* [REQUIREMENT 1] In the passage about Aman Tuleev and the Kuzbass below, duplicate the text from "METAL AND MODERNIZATION" to "Kuznetsk Ferroalloys Co.".
* [REQUIREMENT 2] According to the passage about Aman Tuleev below, what share of the votes did he receive at the first elections of the Kemerovo region's governor in October 1997?
* [REQUIREMENT 3] Put this sentence from the passage about Aman Tuleev below into Spanish: "In August 1996 Aman Tuleev was appointed minister of the Russian Federation for cooperation with CIS member countries."

* [PASSAGE PROVIDED]
· · · · · · ·

Some local people still remember his words: "Once I was a switchman and I thought – what a fool the station chief is. But later I became the station chief myself...".
At the beginning of 1990 he became a deputy of the Supreme Soviet of the Russian Federation representing the Kuzbass. In March of that same year he was elected chairman of the Kemerovo regional council, the region’s highest legislative body. Again that same year he became the head of the region’s executive power moving to the post of the chairman of the regional executive committee.
In October 1993 Tuleev sided with defenders of Moscow’s White House and in December 1993 he was elected to the new Russian Parliament. In February 1994 won elections to the Legislative Assembly of the Kemerovo region and became its chairman.
In August 1996 Aman Tuleev was appointed minister of the Russian Federation for cooperation with CIS member countries.
At the first elections of the Kemerovo region’s governor in October 1997 he achieved an unprecedented victory receiving 94.4% of the votes. Four years later he was re-elected.
He ran twice as a candidate in Russia’s presidential elections.
Governor Tuleev likes to spend his spare time gathering mushrooms, skiing, riding snowmobiles and relaxing in a Russian banya (a bath house sauna).

METAL AND MODERNIZATION
Metallurgy is the Kuzbass’ second important industry that has a clear all-Russian specialization. The metallurgical complex enterprises account for about one third of the total industrial production volume of the Kemerovo region. The largest among them are the West Siberian Steel Corporation (ZSMK, ZapSib), Kuznetsk Steel Corporation, Kuznetsky integrated metallurgical mill (KMK), Novokuznetsky aluminum mill (NKAZ) and Kuznetsk Ferroalloys Co.

· · · · · · ·

* [DATA SECTION]
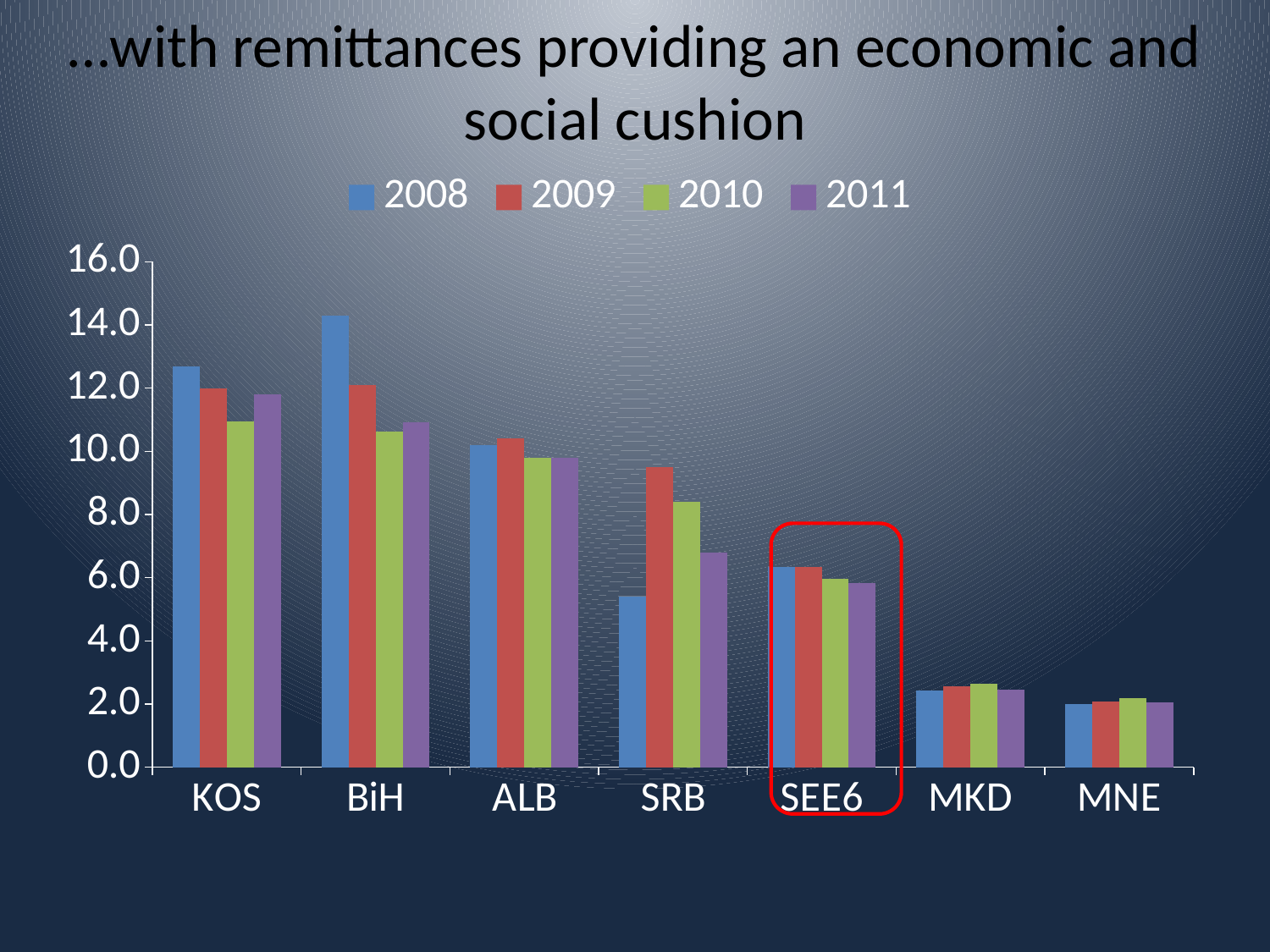
Which is larger: the 2010 value for KOS or the 2010 value for ALB? KOS Which category is highlighted with a red box? SEE6 Which category has the highest 2008 bar? BiH Is the 2008 value for KOS greater or less than 12.0? greater How many series does the legend list? 4 Moving from BiH to MNE along the x axis, do the 2010 bars rise or fall? fall Is the 2011 value for MKD greater or less than 4.0? less Which category has the lowest 2008 bar? MNE Is the 2008 value for SRB greater or less than 6.0? less How many categories are shown on the x axis? 7 For SRB, which is larger: the 2008 value or the 2009 value? 2009 What kind of chart is shown on the slide? bar chart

· · · · · · ·

* [YOUR RESPONSE 1]
METAL AND MODERNIZATION
Metallurgy is the Kuzbass’ second important industry that has a clear all-Russian specialization. The metallurgical complex enterprises account for about one third of the total industrial production volume of the Kemerovo region. The largest among them are the West Siberian Steel Corporation (ZSMK, ZapSib), Kuznetsk Steel Corporation, Kuznetsky integrated metallurgical mill (KMK), Novokuznetsky aluminum mill (NKAZ) and Kuznetsk Ferroalloys Co.

* [YOUR RESPONSE 2] He received 94.4% of the votes.

* [YOUR RESPONSE 3] En agosto de 1996, Aman Tuleev fue nombrado ministro de la Federación de Rusia para la cooperación con los países miembros de la CEI.